Görev
Lütfen aşağıdaki Sivas katliamı üzerine yazıdan, "Sivas’ın adı ateş, Sivas’ın" sözleriyle açılıp "da öncesi var." sözleriyle kapanan bölümü harfi harfine aktarın.
----- Belge alıntısı -----
Sivas’ın adı ateş, Sivas’ın adı linç, Sivas’ın adı katliam. Takvimimin yaprağı Temmuz 2, 1993 de asılı kaldı. Ben tıp fakültesi 1. Sınıf öğrencisiydim. İnsanı hayatta tutabilmenin yollarını öğreniyordum. Tam 23 yıl geçti üzerinden. Sivas 1993’e gelene kadar ve Sivas’tan günümüze büyük acıları içinde öğüttü bu topraklar. Çok kimse hesabını gerçekten sormadı, bir çoklarının da umurunda değildi.
Kaderi belirleyen ilk şey doğduğumuz coğrafya galiba. Sonra bir çok etken birbirini takip ediyor elbette, bu konunun felsefesi uzun. Söylemek istediğim Türkiye’de doğmak hazırlıksız ölümlere alışmakla eş. Sadece Cumhuriyet dönemi bile mezhep ayrılığına dair kaç katliam sığdırmış içine. Çok zaman adına katliam demekten korkmuşuz. Maraş, Çorum, Sivas’tan da öncesi var.
----- Kayıt listesi -----
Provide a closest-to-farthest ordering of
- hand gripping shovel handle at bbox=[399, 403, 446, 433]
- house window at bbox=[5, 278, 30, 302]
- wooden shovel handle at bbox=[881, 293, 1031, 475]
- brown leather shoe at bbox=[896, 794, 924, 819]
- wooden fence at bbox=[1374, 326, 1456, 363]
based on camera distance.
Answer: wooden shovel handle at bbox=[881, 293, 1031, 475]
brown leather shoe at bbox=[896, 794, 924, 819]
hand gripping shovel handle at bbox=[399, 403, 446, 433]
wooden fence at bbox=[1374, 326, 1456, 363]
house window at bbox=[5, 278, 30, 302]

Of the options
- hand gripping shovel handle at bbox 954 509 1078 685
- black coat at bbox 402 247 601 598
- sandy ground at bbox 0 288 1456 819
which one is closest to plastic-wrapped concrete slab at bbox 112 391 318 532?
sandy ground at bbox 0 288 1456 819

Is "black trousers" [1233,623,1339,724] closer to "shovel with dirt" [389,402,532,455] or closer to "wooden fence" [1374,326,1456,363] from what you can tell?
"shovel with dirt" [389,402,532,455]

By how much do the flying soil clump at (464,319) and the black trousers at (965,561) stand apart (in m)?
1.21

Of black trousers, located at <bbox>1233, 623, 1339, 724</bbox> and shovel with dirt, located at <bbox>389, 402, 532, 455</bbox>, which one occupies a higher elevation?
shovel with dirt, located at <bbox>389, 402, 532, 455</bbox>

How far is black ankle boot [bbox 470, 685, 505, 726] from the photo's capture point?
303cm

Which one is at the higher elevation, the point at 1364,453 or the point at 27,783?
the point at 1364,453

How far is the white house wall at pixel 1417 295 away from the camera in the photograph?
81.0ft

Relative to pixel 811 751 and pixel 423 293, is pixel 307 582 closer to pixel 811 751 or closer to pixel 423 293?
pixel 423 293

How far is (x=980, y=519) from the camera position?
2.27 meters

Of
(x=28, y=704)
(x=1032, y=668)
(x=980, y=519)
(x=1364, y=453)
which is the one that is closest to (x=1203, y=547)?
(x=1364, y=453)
-----
Beklenen yanıt
Sivas’ın adı ateş, Sivas’ın adı linç, Sivas’ın adı katliam. Takvimimin yaprağı Temmuz 2, 1993 de asılı kaldı. Ben tıp fakültesi 1. Sınıf öğrencisiydim. İnsanı hayatta tutabilmenin yollarını öğreniyordum. Tam 23 yıl geçti üzerinden. Sivas 1993’e gelene kadar ve Sivas’tan günümüze büyük acıları içinde öğüttü bu topraklar. Çok kimse hesabını gerçekten sormadı, bir çoklarının da umurunda değildi.
Kaderi belirleyen ilk şey doğduğumuz coğrafya galiba. Sonra bir çok etken birbirini takip ediyor elbette, bu konunun felsefesi uzun. Söylemek istediğim Türkiye’de doğmak hazırlıksız ölümlere alışmakla eş. Sadece Cumhuriyet dönemi bile mezhep ayrılığına dair kaç katliam sığdırmış içine. Çok zaman adına katliam demekten korkmuşuz. Maraş, Çorum, Sivas’tan da öncesi var.